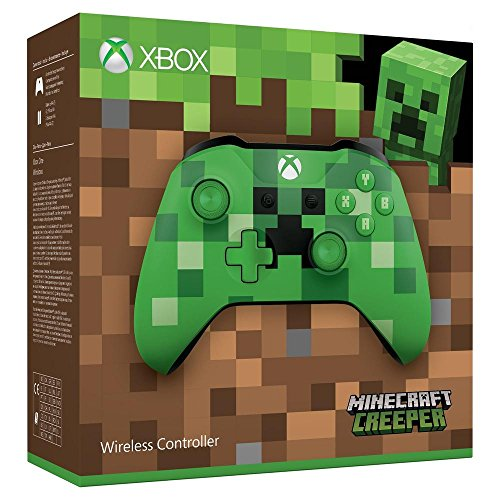 Xbox One: Controller Wireless Minecraft, Verde -...
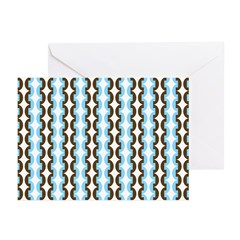 Brown and Blue Stripes Greeting Cards (Pk of 20)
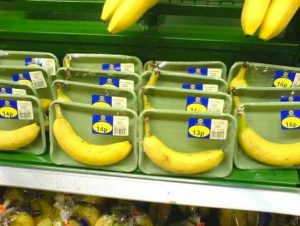 18 Times Product Packaging Contributed To The Great Global Waste Problem Of Our Times - If Only Bananas Had Robust, Natural, Bio-Degradable Packaging Of Their Own. Some Peelable Skin, Perhaps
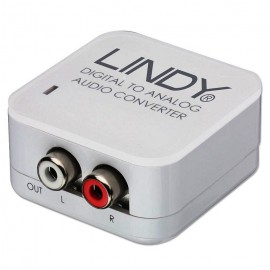 Convertitore audio SPDIF a RCA Lindy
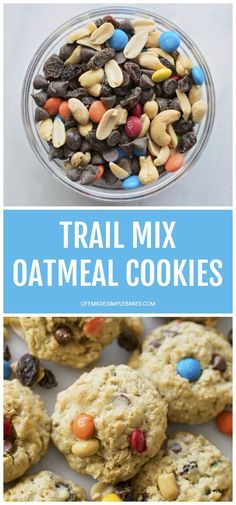 These loaded trail mix oatmeal cookies are sweet, salty and chewy. Grab your favorite trail mix and make these irresistible cookies ASAP! #trailmixoatmealcookies #oatmealcookies #trailmixcookies #cookies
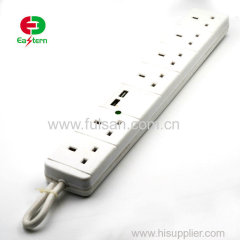 GCC PASSED Hot selling wholesale cheap custom flexible shape power strip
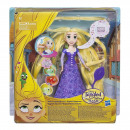 wholesale Home & Living: Disney Tangled the Series Musical Lights Rapunzel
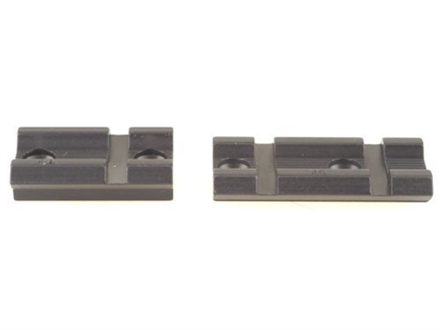 Leupold 2-Piece Rifleman Scope Base Weaver-Style Savage 10 Through 16, 110 Through 116 Flat Rear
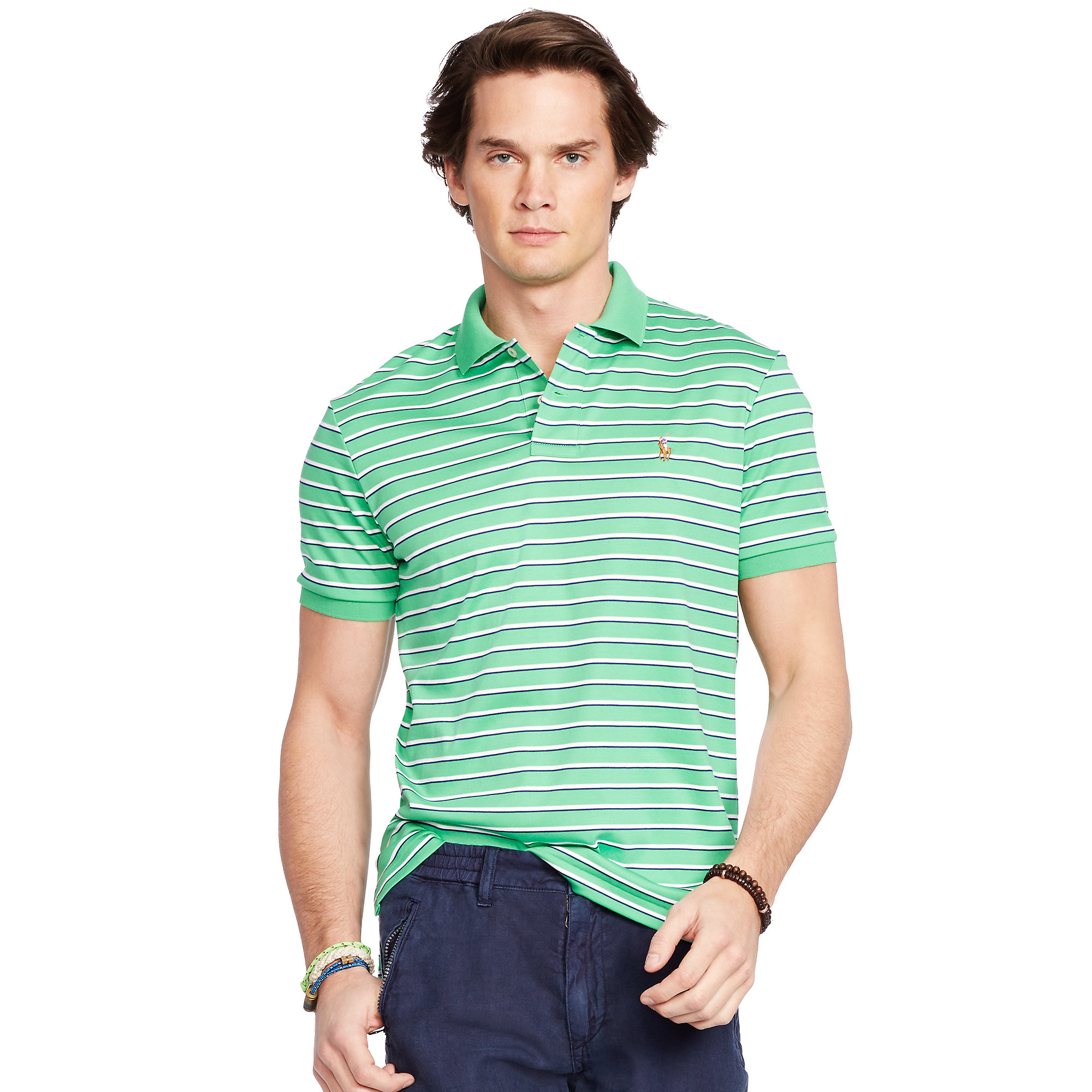 52e92cdb Lyst - Polo Ralph Lauren Striped Pima Soft-touch Polo in Green for Men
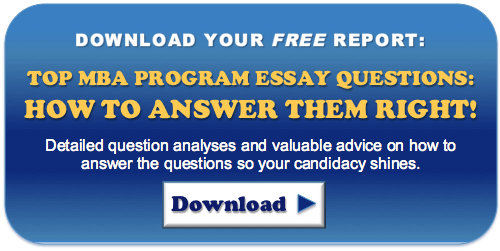 mba admissions essay review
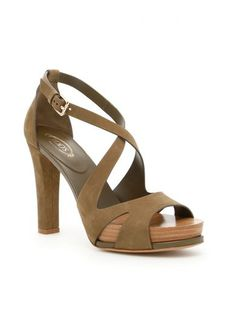 TOD'S Suede Sandals. #tods #shoes #https:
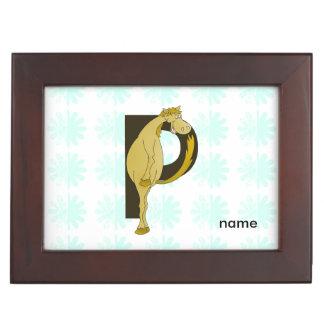 Pônei flexível do monograma P personalizado Caixinha De Lembranças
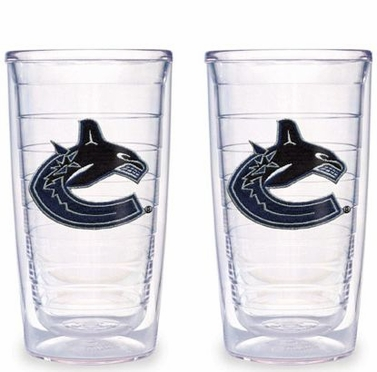 Vancouver Canucks Set of TWO 16 oz. Tervis Tumblers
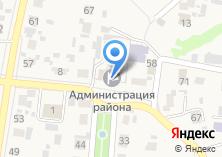 Компания «Собрание представителей муниципального района Красноярский» на карте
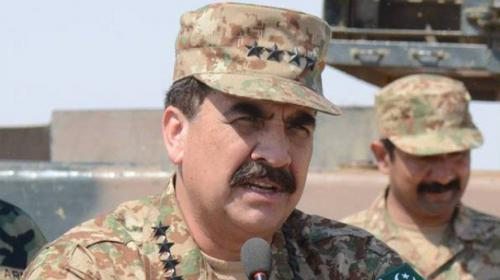 Army capable of responding to any form of aggression: COAS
####
WHAT YOU HAVE TO DO:
In the data above, find the line containing "Leupold 2-Piece Rifleman" and the line containing "представителей муниципального района". Repeat those two lines and everything between them exactly, minus the pictures.

TASK SOLUTION:
 Leupold 2-Piece Rifleman Scope Base Weaver-Style Savage 10 Through 16, 110 Through 116 Flat Rear
 52e92cdb Lyst - Polo Ralph Lauren Striped Pima Soft-touch Polo in Green for Men
 mba admissions essay review
 TOD'S Suede Sandals. #tods #shoes #https:
 Pônei flexível do monograma P personalizado Caixinha De Lembranças
 Vancouver Canucks Set of TWO 16 oz. Tervis Tumblers
 Компания «Собрание представителей муниципального района Красноярский» на карте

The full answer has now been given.